:: WHAT TO PRODUCE ::
Without the pictures, print each of the records below exactly as it appears.

[Saved entries]
.....

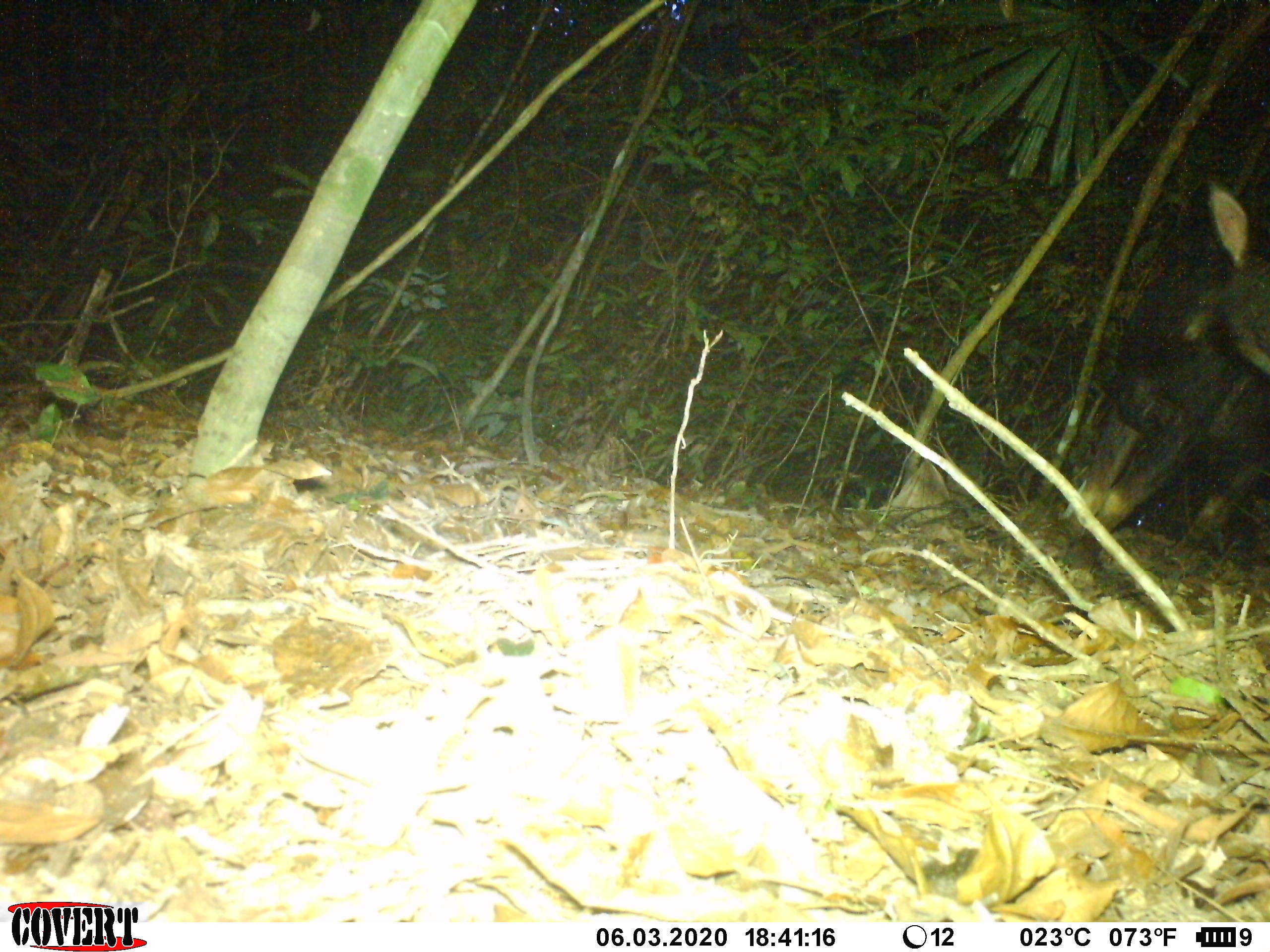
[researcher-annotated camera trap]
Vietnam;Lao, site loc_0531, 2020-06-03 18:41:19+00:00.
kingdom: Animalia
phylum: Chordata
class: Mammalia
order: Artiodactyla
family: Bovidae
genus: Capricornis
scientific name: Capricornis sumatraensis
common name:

.....

:: SOLUTION BELOW ::
[researcher-annotated camera trap]
Vietnam;Lao, site loc_0531, 2020-06-03 18:41:19+00:00.
kingdom: Animalia
phylum: Chordata
class: Mammalia
order: Artiodactyla
family: Bovidae
genus: Capricornis
scientific name: Capricornis sumatraensis
common name:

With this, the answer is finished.